SEQ ID NO: 1: Nucleic acid sequence of 16S rDNA gene of “Vine 5” strain SEQ ID NO: 2: RIB. Belonging to Leuconostoc mesenteroides Nucleic acid sequence of 16S rDNA gene of 9186 strain

Claims (11)

  Five strains belonging to Leuconostoc mesenteroides (accession number NITE P-02751).   A mutant of 5 strains (accession number NITE P-02751) belonging to Leuconostoc mesenteroides, which has a 16S rDNA gene consisting of the nucleic acid sequence shown in SEQ ID NO: 1 and produces IL-12. A mutant strain having an inducing activity.   It is a mutant strain of 5 strains (Accession No.
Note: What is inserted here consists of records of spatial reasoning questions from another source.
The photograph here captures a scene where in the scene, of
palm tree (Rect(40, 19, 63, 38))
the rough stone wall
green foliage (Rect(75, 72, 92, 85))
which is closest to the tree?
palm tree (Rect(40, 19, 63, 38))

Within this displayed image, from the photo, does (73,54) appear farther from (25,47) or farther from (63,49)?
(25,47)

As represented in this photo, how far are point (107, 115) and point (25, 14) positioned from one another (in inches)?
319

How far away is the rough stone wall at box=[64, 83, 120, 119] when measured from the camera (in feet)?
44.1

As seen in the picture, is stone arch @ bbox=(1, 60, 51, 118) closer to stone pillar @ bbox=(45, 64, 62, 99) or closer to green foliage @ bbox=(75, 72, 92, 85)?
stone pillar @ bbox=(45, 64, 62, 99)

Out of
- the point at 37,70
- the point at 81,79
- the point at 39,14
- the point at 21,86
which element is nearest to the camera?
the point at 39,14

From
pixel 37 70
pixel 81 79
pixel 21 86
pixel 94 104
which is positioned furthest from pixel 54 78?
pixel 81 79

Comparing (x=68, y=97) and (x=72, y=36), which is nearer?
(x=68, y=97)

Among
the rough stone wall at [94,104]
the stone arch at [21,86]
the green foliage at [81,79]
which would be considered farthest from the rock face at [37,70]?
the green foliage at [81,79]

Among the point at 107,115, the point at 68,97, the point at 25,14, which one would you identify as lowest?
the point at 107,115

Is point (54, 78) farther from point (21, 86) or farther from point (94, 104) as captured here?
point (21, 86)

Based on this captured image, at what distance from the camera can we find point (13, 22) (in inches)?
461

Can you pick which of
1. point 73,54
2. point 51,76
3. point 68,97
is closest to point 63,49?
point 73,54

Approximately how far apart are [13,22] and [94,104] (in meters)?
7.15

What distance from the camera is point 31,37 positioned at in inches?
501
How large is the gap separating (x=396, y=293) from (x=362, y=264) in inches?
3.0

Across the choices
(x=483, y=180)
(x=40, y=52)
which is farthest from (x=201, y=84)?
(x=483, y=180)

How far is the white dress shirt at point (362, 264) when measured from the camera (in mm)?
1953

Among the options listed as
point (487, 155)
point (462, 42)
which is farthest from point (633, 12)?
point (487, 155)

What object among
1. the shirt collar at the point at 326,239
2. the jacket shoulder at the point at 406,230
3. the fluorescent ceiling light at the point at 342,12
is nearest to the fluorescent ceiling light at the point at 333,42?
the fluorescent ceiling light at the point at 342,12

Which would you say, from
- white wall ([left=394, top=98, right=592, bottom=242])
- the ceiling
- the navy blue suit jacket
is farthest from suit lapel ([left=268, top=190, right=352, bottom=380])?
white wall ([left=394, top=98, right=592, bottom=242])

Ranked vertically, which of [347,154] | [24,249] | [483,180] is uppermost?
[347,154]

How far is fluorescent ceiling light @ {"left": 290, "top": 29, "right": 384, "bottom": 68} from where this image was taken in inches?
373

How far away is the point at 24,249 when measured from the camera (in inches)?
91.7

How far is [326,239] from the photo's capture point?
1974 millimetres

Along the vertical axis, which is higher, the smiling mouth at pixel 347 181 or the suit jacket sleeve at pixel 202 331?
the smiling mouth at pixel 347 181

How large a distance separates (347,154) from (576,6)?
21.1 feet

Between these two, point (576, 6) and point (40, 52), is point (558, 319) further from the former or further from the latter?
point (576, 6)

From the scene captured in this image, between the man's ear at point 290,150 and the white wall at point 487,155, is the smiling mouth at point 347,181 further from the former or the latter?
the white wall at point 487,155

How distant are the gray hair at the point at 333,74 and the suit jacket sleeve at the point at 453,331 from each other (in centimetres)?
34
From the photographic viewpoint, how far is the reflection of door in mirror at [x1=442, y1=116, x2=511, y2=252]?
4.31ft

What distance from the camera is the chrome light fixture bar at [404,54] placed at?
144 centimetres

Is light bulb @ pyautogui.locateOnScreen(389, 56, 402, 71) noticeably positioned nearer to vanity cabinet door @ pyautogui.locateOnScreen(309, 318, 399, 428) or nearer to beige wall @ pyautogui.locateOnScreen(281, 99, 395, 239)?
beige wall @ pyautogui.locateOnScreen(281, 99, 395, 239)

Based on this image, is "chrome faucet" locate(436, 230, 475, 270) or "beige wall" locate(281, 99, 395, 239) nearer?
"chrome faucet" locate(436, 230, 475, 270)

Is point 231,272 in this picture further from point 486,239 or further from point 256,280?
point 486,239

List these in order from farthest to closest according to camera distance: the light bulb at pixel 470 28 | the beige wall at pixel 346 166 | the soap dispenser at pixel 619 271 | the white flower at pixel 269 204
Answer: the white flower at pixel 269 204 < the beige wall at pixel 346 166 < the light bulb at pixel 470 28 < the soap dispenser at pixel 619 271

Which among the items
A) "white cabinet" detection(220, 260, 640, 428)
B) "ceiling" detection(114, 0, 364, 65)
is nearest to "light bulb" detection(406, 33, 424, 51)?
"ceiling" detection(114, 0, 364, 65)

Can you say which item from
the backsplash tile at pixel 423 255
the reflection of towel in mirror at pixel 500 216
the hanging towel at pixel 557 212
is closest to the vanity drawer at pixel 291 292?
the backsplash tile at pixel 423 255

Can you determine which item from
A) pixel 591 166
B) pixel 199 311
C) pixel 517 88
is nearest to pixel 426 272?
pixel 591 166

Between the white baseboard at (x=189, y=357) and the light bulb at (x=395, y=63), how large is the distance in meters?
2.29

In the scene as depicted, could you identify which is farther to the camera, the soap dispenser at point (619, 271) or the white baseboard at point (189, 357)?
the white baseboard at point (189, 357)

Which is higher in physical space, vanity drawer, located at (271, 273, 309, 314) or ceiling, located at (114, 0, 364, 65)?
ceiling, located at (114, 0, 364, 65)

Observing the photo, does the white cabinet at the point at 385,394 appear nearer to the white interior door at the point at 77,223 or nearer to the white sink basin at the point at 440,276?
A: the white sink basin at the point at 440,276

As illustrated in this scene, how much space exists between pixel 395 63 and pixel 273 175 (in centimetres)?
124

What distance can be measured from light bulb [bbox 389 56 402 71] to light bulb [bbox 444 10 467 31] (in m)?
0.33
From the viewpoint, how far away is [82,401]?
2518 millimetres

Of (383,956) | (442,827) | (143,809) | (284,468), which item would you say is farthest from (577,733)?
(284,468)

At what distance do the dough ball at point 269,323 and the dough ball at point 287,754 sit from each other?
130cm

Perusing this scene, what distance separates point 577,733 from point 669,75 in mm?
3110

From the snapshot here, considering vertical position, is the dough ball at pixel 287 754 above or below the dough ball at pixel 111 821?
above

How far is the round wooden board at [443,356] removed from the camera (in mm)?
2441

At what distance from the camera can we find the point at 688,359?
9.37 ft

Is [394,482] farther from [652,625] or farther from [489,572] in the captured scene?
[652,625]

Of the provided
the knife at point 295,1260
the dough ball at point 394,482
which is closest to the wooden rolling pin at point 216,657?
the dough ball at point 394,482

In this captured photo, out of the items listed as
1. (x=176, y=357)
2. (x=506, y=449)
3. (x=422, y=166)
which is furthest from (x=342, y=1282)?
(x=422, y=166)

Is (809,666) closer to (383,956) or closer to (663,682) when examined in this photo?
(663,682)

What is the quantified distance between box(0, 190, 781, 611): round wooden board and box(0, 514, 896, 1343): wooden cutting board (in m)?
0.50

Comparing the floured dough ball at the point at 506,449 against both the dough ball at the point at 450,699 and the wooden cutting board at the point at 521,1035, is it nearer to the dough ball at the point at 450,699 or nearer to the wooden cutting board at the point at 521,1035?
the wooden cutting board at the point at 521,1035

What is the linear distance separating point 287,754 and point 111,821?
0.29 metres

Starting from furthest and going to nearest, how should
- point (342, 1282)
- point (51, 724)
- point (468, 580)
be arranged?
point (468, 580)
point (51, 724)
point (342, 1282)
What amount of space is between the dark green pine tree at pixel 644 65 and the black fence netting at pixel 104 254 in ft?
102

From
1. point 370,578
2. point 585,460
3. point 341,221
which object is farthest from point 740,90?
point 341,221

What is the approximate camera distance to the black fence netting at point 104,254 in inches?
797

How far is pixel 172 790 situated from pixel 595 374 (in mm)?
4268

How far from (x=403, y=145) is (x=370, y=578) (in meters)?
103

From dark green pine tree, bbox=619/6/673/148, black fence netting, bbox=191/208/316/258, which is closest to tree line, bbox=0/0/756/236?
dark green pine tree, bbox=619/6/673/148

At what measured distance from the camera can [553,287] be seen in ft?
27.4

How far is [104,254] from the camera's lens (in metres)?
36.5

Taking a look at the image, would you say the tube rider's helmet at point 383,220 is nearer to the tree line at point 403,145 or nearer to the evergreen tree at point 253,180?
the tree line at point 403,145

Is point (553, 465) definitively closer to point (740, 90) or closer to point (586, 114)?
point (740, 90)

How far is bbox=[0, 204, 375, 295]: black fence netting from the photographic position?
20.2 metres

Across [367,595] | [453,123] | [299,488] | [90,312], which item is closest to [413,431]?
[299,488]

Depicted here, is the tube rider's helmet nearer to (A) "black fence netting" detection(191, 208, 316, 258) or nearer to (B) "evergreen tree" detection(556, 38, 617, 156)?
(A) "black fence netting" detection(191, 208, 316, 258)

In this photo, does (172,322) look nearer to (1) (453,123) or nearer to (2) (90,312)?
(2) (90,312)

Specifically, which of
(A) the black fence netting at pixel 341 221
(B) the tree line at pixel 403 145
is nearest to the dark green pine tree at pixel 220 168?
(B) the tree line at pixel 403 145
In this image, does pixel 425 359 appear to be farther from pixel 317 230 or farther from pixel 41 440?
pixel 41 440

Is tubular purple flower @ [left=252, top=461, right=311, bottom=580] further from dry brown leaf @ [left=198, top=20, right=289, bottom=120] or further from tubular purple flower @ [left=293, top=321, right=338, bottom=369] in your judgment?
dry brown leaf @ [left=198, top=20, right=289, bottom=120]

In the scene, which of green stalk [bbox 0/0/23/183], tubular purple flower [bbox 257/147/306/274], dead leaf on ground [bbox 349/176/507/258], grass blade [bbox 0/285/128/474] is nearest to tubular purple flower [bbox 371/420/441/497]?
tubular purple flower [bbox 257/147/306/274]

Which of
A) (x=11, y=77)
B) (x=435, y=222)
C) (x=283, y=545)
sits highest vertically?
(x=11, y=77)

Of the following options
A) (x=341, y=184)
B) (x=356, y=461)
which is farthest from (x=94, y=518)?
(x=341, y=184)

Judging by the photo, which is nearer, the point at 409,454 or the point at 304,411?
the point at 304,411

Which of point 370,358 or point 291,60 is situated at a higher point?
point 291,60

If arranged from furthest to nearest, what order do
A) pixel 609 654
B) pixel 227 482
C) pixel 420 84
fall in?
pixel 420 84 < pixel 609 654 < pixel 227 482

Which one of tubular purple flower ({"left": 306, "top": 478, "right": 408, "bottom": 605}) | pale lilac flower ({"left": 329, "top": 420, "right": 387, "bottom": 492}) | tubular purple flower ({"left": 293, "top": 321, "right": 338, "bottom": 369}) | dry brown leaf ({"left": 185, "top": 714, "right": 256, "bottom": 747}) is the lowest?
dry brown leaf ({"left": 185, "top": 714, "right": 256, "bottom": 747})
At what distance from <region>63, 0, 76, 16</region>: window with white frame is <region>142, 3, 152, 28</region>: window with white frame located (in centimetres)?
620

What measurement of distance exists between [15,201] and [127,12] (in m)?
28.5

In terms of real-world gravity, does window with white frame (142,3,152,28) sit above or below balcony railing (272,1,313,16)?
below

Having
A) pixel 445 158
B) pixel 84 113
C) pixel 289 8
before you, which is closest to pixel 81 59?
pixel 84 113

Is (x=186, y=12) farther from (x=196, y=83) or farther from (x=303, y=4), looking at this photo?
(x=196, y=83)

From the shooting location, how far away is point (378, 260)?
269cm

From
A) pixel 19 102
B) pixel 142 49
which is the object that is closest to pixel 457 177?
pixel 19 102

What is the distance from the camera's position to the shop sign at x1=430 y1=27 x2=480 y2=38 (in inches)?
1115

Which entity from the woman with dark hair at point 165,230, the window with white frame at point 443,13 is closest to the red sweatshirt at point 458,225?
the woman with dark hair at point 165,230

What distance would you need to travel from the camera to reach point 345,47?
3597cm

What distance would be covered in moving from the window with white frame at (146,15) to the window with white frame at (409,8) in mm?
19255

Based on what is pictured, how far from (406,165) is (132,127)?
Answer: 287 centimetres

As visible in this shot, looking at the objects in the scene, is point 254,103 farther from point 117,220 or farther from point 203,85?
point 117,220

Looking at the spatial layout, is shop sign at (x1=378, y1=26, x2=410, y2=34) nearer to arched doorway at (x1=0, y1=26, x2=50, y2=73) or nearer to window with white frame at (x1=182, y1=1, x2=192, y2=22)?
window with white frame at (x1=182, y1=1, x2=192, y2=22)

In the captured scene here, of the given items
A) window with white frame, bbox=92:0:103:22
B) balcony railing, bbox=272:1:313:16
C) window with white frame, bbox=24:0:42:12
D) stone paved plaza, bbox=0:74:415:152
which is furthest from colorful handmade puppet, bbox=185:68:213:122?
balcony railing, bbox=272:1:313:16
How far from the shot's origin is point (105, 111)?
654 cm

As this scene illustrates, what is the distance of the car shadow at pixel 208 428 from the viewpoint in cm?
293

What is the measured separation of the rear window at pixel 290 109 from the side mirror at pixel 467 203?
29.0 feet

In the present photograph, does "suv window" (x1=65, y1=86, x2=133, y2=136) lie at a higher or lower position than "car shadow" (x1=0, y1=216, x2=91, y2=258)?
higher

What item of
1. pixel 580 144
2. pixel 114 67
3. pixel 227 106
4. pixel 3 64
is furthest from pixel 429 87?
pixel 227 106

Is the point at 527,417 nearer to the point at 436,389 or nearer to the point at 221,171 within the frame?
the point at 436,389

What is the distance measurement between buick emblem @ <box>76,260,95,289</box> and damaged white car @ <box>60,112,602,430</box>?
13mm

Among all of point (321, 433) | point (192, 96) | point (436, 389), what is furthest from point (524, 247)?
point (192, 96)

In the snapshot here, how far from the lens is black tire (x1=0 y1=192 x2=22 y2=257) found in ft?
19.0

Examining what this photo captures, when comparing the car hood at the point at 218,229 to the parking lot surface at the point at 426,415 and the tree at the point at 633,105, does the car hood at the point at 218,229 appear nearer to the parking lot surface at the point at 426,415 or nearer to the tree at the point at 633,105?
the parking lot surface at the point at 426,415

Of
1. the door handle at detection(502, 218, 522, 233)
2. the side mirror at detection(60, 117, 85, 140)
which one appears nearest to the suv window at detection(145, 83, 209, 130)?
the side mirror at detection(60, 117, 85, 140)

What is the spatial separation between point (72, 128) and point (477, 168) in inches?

NITE P-02751) belonging to Leuconostoc mesenteroides, which has a 16S rDNA gene consisting of the nucleic acid sequence shown in SEQ ID NO: 1 and has IgE inhibitory activity. Having a mutant strain.   It is a mutant strain of 5 strains (accession number NITE P-02751) belonging to Leuconostoc mesenteroides, which has a 16S rDNA gene consisting of the nucleic acid sequence shown in SEQ ID NO: 1 and has an anticancer activity. A mutant strain having   A method for producing a heated lactic acid bacterium, comprising the step of culturing the vine 5 strain (accession number NITE P-02751) or a mutant strain thereof according to any one of claims 1 to 4.   A lactic acid bacterium heated bacterial cell produced by using the vine 5 strain according to any one of claims 1 to 4 (accession number NITE P-02751) or a mutant strain thereof.   A lactic acid bacterium heated bacterium comprising a step of culturing the vine 5 strain (accession number NITE P-02751) or a mutant strain thereof according to any one of claims 1 to 4 in a medium containing Kuzu-derived dextrin. how to.   A heated lactic acid bacterium produced by the method according to claim 7.   A composition for inducing IL-12 production, which comprises the heated lactic acid bacterium according to claim 6 or 8.   A composition for suppressing IgE, comprising the heated lactic acid bacterium according to claim 6 or 8.   A composition for treating or preventing cancer, which comprises the heated lactic acid bacterium according to claim 6 or 8.